A Associação das Bolsas de Ativos Digitais da Coreia (DAXA) lançou, em 29 de maio, um novo padrão de conformidade que exige que a Upbit, Bithumb, Coinone, Korbit e Gopax revoguem as chaves de API supostamente usadas para compartilhar indevidamente acesso entre usuários. A DAXA confirmou que implantará um sistema de lista de permissões de IP, mas ainda não divulgou o método específico de detecção de compartilhamento de API.
Novas medidas confirmadas pela DAXA: revogação, recredenciamento e lista de permissões de IP
Na nova regra, a DAXA confirmou que, assim que uma bolsa membro detectar uma conduta suspeita de compartilhamento de API, serão adotadas medidas em etapas: intensificação do monitoramento, envio de alertas aos usuários, em seguida exigência de recredenciamento obrigatório e, por fim, revogação das chaves de API supostamente compartilhadas.
Ao mesmo tempo, as bolsas membros vão implantar um sistema de lista de permissões de IP, limitando o acesso à API apenas a conexões provenientes de endereços aprovados. A Binance, Coinbase, OKX e Kraken já apoiam listas de permissões de IP e gerenciamento de permissões de API; a nova regra da DAXA é a exigência compulsória desse tipo de controle nas bolsas da Coreia.
Contexto histórico conhecido de manipulação e abuso de API confirmado pela FSS
A FSS apontou que alguns traders usam a estratégia de “enviar e cancelar repetidamente grandes ordens de compra” para criar sinais falsos de demanda e, em seguida, executar ordens de venda depois que o preço é puxado para cima. A FSS confirmou que não divulgou o número atual de contas sob investigação.

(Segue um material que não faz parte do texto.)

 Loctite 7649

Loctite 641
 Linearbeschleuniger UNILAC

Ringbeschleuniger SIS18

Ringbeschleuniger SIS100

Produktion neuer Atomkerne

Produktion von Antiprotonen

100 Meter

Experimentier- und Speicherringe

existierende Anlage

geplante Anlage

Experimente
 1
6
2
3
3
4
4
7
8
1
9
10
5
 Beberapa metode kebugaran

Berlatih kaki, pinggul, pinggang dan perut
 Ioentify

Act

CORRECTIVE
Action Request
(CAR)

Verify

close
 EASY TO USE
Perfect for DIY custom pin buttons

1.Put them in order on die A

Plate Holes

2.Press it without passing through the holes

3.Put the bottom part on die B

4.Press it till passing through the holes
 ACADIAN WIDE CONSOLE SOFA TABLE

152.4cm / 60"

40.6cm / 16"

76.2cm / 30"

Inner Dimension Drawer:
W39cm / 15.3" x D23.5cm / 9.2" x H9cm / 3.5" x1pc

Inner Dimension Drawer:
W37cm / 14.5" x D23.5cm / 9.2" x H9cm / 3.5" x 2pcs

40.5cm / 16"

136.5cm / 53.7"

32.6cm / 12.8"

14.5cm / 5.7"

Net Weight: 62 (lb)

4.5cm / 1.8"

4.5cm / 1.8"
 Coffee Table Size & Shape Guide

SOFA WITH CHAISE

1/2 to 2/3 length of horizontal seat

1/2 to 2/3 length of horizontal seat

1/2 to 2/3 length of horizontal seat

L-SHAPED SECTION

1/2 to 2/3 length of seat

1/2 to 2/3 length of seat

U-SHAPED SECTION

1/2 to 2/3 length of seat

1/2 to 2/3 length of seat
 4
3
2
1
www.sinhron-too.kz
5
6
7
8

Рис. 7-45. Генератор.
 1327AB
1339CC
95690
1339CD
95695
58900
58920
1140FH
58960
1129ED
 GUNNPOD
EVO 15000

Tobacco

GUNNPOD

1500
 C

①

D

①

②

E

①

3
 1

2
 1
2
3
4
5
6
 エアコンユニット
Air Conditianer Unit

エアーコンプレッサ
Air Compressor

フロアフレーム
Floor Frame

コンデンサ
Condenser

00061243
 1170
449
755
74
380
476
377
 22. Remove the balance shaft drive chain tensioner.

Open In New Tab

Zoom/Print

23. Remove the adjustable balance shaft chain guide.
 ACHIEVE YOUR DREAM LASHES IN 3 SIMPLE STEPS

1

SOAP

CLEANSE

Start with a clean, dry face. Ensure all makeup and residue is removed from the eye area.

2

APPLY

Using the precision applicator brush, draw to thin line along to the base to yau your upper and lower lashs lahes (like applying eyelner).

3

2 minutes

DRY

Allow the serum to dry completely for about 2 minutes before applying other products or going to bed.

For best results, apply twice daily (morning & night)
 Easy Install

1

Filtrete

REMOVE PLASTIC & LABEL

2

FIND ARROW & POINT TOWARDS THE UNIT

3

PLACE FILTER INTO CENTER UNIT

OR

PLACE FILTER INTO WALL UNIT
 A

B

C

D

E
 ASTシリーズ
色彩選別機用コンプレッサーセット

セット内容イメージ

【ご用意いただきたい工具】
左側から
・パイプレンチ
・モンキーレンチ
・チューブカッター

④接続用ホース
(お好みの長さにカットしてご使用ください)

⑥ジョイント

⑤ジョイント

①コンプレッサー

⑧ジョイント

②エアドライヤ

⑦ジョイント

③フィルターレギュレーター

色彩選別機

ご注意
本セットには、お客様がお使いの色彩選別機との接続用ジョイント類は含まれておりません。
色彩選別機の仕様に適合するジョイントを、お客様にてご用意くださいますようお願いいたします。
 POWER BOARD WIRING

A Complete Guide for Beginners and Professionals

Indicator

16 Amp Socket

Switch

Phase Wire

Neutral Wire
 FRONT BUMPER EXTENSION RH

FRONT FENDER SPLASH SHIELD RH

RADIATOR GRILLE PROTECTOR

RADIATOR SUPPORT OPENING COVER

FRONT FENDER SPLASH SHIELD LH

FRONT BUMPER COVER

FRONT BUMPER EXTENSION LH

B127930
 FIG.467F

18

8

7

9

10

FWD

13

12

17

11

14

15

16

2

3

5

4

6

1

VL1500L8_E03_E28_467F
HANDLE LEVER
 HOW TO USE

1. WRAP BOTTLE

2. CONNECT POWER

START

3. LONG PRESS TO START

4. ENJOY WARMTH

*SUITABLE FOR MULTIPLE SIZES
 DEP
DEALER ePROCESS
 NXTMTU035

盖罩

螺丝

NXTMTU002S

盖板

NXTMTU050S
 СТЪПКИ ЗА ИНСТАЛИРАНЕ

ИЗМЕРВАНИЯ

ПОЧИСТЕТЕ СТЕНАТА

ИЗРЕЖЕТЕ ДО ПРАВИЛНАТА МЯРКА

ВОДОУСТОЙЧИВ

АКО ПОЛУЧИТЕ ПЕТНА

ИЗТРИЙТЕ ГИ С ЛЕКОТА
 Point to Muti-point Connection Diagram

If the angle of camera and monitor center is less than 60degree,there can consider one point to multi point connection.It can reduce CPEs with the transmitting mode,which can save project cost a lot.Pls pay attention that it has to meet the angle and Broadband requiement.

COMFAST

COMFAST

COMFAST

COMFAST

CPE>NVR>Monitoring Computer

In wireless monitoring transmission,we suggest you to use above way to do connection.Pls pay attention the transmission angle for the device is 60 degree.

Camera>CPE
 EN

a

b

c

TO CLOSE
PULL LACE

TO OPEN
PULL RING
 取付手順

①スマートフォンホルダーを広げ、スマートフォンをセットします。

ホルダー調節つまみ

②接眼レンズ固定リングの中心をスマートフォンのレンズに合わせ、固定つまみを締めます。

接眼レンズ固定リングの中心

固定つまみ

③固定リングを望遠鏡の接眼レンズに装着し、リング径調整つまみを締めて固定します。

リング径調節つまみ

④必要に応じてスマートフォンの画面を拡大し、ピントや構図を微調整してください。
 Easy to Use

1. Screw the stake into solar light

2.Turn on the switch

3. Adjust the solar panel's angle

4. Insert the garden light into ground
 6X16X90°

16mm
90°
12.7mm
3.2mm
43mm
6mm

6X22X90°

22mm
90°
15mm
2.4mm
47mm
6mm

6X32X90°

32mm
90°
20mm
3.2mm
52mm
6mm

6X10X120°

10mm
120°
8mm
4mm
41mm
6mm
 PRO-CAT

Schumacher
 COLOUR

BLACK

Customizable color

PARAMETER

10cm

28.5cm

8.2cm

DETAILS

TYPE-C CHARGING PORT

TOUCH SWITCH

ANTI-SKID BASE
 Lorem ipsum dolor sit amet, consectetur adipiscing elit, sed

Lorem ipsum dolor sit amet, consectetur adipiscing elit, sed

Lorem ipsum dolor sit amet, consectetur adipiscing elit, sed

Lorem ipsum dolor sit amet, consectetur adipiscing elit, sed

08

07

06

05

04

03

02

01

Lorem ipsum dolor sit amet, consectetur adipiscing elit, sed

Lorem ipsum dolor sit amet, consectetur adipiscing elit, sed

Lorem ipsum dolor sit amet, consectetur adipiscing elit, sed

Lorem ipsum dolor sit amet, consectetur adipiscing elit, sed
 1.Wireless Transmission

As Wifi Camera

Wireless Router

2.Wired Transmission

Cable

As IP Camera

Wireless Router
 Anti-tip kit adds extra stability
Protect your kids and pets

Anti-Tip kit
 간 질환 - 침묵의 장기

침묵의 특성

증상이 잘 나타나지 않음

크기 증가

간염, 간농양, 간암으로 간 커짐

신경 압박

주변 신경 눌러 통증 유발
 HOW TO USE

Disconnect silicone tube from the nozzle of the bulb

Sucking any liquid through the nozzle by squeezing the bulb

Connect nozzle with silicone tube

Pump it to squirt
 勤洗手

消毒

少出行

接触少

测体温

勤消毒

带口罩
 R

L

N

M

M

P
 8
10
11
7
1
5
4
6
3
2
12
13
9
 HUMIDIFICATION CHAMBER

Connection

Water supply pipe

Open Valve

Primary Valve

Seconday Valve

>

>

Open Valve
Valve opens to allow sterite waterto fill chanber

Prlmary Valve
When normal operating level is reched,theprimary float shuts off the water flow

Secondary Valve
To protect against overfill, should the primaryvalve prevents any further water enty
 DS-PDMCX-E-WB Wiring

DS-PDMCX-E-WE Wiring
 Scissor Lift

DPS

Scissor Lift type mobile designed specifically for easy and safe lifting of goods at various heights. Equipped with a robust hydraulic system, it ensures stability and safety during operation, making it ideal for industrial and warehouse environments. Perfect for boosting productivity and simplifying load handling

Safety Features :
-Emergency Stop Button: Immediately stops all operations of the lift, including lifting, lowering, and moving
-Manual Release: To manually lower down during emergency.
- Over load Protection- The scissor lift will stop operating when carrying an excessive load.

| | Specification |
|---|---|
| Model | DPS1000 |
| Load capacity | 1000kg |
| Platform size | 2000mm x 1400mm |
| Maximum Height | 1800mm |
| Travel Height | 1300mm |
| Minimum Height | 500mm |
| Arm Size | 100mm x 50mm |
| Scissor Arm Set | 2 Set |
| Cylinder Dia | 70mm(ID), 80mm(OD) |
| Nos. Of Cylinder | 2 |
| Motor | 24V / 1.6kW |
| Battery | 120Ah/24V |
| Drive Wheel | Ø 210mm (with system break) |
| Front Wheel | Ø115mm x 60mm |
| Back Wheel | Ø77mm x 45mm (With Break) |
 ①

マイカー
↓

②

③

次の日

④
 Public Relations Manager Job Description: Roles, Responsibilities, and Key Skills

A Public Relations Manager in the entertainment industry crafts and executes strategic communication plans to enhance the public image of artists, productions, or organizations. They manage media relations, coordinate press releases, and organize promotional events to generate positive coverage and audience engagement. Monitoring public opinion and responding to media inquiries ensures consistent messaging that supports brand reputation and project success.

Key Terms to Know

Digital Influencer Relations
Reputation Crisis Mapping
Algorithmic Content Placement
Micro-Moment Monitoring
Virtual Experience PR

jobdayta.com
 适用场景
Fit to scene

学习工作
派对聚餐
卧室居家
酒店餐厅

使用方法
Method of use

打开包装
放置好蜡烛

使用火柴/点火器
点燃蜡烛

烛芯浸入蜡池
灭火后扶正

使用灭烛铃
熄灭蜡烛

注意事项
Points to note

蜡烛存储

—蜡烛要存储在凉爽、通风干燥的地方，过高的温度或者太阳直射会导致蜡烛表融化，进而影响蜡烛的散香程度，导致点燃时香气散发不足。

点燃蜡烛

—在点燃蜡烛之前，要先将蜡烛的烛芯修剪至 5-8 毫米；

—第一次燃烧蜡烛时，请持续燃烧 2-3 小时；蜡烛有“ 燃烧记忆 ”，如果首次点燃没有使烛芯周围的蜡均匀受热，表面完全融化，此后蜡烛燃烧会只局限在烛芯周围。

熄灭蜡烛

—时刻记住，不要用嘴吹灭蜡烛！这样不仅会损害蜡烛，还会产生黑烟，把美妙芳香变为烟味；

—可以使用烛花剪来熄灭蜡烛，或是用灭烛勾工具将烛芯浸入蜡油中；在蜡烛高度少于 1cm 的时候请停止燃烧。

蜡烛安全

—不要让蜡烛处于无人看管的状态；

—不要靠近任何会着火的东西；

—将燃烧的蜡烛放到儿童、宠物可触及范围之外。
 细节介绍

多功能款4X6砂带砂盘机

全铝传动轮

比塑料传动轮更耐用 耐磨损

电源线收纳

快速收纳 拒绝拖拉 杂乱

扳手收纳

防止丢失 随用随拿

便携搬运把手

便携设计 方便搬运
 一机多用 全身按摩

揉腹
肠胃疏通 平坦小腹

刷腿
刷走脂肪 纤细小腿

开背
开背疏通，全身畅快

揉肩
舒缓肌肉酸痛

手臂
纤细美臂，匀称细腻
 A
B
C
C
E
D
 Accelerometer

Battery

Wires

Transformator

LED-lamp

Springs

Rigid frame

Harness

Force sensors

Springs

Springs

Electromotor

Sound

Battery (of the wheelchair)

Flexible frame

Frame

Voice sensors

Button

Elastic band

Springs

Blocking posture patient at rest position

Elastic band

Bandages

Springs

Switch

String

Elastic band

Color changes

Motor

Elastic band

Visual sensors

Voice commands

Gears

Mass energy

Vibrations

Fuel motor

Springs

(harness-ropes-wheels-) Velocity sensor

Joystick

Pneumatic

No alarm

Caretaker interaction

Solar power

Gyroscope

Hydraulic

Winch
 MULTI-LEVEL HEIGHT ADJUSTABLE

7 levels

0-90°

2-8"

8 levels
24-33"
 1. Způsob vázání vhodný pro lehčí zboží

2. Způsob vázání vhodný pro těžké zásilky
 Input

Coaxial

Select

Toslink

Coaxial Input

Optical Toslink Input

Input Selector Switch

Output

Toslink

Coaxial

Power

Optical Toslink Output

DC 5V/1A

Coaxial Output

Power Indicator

Em termos de contexto histórico, no incidente da 3Commas em março de 2022, cerca de 100 mil chaves de API vazaram; as chaves relacionadas estavam associadas às contas da Binance e da KuCoin. A empresa de infraestrutura cripto Sodot confirmou que muitos eventos envolvendo APIs são frequentemente classificados de forma genérica como ataques cibernéticos comuns, sem serem divulgados corretamente como incidentes de vazamento de credenciais.
Perguntas frequentes
Quais medidas específicas as novas regras de API da DAXA exigem e a quais exchanges elas se aplicam?
De acordo com a confirmação da DAXA, a nova regra exige que as cinco bolsas Upbit, Bithumb, Coinone, Korbit e Gopax, após detectar compartilhamento suspeito de API, executem: intensificação do monitoramento, envio de alertas ao usuário, recredenciamento obrigatório e, por fim, revogação das chaves de API supostamente compartilhadas, além de implantar o sistema de lista de permissões de IP. A DAXA confirmou que não divulgou o método específico de detecção.
Quais são, especificamente, as táticas de manipulação de mercado confirmadas pela FSS e a que tipo de violação elas pertencem?
A FSS confirmou que as táticas de manipulação marcadas incluem: enviar e cancelar repetidamente grandes ordens de compra para criar sinais falsos de demanda e, em seguida, executar ordens de venda depois que o preço é puxado para cima; isso se enquadra em condutas de precificação enganosa de mercado (Spoofing). A FSS confirmou que não divulgou a quantidade específica de contas sob investigação.
O incidente da 3Commas de 2022 e a nova regra da DAXA têm alguma relação de contexto?
O incidente da 3Commas ocorreu em 2022, quando cerca de 100 mil chaves de API vazaram, e as chaves relacionadas estavam associadas às contas da Binance e da KuCoin. A nova regra da DAXA tem como objetivo exigir, do ponto de vista de conformidade, que as exchanges detectem e controlem proativamente o compartilhamento de API, em vez de esperar que o vazamento aconteça para então reagir.